Tra queste, gli ermellinì indicano la cifratura e i codici identificativi come mezzi tramite i quali gli uffici anagrafici devono proteggere la ‘storia delle persone che hanno cambiato identità sessuale e quindi il nome. Per questo, la Suprema Corte – con la sentenza 9785 – ha confermato la condanna al risarcimento a carico del Comune di Comiso che senza oscurare i dati della rettifica di sesso aveva mandato tutto il faldone relativo a una donna che si era trasferita in un altro comune siciliano rendendo in tal modo noto il fatto che il suo sesso originario era quello maschile. Con questo comportamento il comune casmeneo – rileva la Cassazione – aveva determinato “una indebita diffusione di dati supersensibili dei quali, nel Comune ricevente, erano venuti a conoscenza terzi che avevano variamente attentato alla riservatezza” della donna la quale ha fatto presente di “aver subito gravi pregiudizi alla salute psichica, alla vita coniugale e alle relazioni in ambiente lavorativo”. Il Tribunale di Ragusa, il sette febbraio del 2011, aveva condannato il Comune di Comiso al risarcimento dei danni quantificandoli in 75mila euro. Contro il verdetto, l’amministrazione comunale ha fatto ricorso, senza successo, alla Suprema Corte.

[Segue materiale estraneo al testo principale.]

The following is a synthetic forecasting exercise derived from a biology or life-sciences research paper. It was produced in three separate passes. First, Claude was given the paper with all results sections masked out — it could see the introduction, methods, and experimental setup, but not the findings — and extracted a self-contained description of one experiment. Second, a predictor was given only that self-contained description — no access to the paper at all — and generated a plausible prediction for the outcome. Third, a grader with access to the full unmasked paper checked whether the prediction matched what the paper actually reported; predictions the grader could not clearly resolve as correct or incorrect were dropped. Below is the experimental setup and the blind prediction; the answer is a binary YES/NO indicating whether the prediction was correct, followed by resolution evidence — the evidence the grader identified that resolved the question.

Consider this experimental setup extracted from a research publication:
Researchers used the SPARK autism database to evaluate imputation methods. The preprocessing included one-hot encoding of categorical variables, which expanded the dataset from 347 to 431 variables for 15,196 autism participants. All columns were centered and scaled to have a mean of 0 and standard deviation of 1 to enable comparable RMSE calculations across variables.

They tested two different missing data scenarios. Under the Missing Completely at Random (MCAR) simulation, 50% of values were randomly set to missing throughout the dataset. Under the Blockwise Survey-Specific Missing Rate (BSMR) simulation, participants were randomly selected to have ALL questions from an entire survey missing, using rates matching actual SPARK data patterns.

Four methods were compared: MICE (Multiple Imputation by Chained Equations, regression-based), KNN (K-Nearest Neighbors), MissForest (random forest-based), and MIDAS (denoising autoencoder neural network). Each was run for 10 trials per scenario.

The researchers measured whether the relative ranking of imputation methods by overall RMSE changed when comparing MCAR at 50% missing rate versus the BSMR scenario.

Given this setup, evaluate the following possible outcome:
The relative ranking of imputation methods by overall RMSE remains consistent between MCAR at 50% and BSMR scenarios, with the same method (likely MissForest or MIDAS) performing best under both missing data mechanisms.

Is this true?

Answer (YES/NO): NO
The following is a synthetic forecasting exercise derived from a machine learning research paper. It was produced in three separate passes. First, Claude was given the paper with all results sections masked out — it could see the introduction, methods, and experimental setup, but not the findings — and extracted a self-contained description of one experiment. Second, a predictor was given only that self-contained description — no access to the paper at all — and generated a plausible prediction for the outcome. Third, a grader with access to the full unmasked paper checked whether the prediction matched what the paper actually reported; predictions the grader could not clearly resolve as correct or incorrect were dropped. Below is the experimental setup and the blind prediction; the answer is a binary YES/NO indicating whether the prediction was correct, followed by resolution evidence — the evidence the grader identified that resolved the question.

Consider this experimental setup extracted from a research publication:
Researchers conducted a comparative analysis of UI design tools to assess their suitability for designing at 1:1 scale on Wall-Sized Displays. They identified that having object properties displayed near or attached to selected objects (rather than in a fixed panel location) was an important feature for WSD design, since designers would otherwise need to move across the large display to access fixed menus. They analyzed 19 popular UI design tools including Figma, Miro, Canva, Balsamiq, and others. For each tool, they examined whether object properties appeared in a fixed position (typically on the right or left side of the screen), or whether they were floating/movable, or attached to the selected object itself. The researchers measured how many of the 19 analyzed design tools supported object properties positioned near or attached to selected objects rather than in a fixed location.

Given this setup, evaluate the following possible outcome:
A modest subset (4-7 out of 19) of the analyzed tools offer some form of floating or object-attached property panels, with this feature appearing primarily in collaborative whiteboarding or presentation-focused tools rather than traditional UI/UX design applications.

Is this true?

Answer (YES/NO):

“Spettava al Comune – spiegano gli ermellini – provare di aver adottato tutte le misure idonee ad evitare il danno” e, inoltre, come osservato anche dal tribunale, “manca la prova che a determinare l’evento” della diffusione dei dati sensibili, “quale fattore sopravvenuto da solo sufficiente ad escludere o ad interrompere il nesso eziologico, sia stata una causa efficiente estranea e del tutto autonoma rispetto al comportamento del Comune di Comiso”. L’amministrazione comunale, soccombente in Cassazione, è stata condannata anche a pagare 7200 euro di spese processuali.